Segunda. El carácter imperativo de la norma de conflicto y la imposición de que la misma sea aplicable de oficio por lo Tribunales, conlleva, desde el punto de vista de la casación, que su aplicación no pueda ser valorada como:

Una cuestión nueva, si ante el TS o TSJ es alegada por las partes.

 Infracción procesal o incongruencia, si el Tribunal de casación aplica un Derecho distinto del aplicado en la instancia y alegado por las partes.

Tercera.

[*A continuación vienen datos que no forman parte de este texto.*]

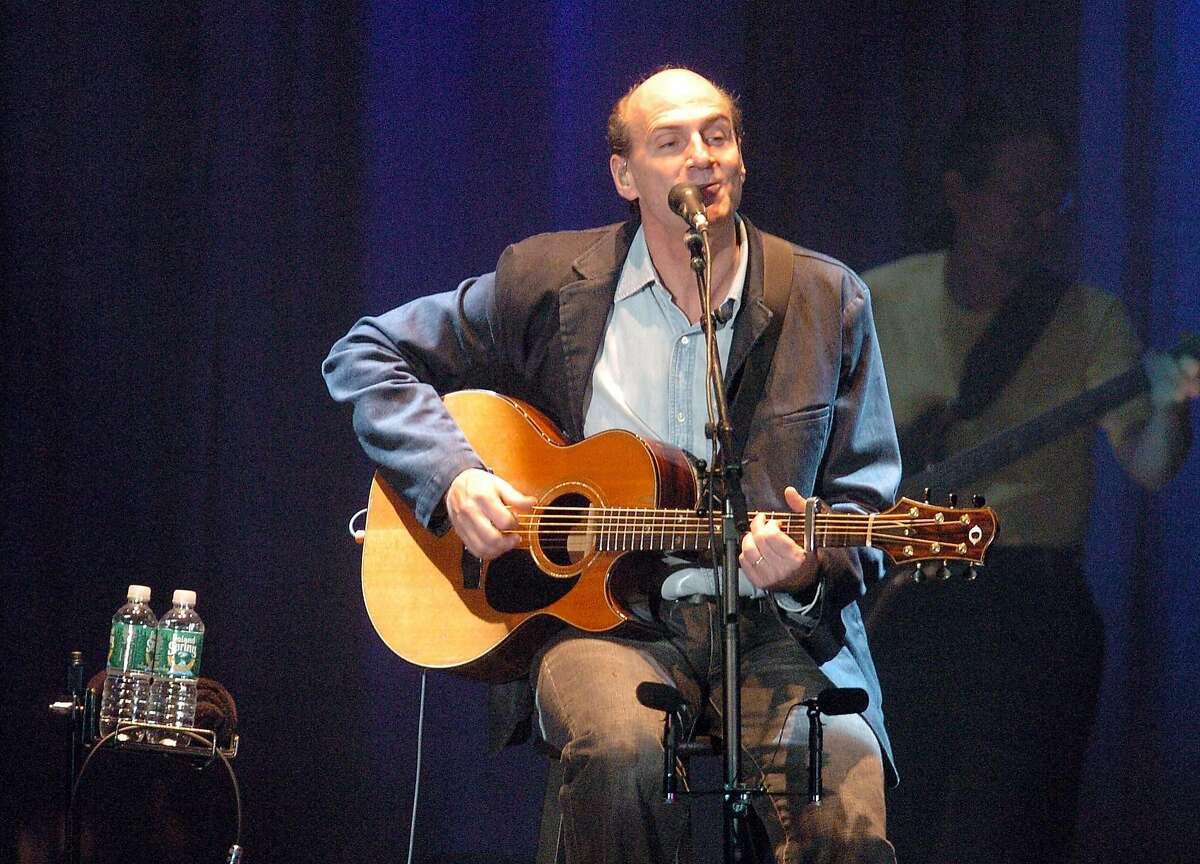 FILE PHOTO 12-19-05 JAMES TAYLOR CONCERT James Taylor performs Monday night at the Arena at Harbor Yard.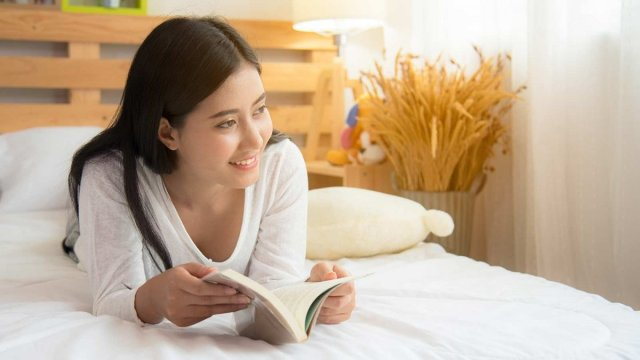 Woman reading a book, lying on her bed.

La aplicación ex officio de la norma de conflicto por los Tribunales y en especial, en casación, esta amparada por la regla iura novit curia en razón de:

La norma de conflicto es una norma de calificación y determinación del Derecho aplicable y, por lo tanto, incapaz de modificar la causa petendi.

La norma de conflicto es indisponible, sobre ella no se pueda transigir ni se pueden allanar las partes.

 La norma de conflicto contiene un mandato a los órganos judiciales de aplicación ex officio, la misma debe ser inquirida por el tribunal: así lo impone el ordenamiento jurídico y por ello también debe ser aplicada en casación.

Cuarto. El art. 12.6 Cc., en su dimensión interna, juega como garante del principio de igualdad de todos los Derechos civiles territoriales españoles, a través de la aplicación ex officio por los Tribunales.

Quinto. El art. 12.6 Cc. no nació con la anterior función, pero en el sistema plurilegislativo diseñado por la Constitución española en materia civil, es evidente, que dicha norma contribuye decididamente a garantizar el principio de igualdad entre todos los Derechos civiles coexistentes en el territorio nacional, garantizando con su aplicación el ius constitutionis.

Sexto. El art. 12.6 Cc., aplicable de oficio por todos los Tribunales, presenta limitaciones en su aplicación por los Tribunales Superiores de Justicia y ello en razón de la competencia funcional de éstos cuando el Derecho civil aplicable no sea el propio de la Comunidad autónoma o el supletorio. En estos casos, y en el trámite de admisión (art. 484 Lec.), se deberán remitir los autos al TS o al Tribunal que, en su momento, sea competente, si resulta ser otro el Derecho civil territorial que designa como Derecho material competente la norma de conflicto.

Séptimo. La competencia del Tribunal Superior de Justicia para conocer de los asuntos por infracción de norma aragonesa se ventilan a través del sistema de fuentes de la Compilación, comprendiendo no sólo el Derecho civil promulgado por las Cortes aragonesas, sino también la infracción del Derecho supletorio estatal cuando entre tenga aplicación a través del art. 1.2 Comp.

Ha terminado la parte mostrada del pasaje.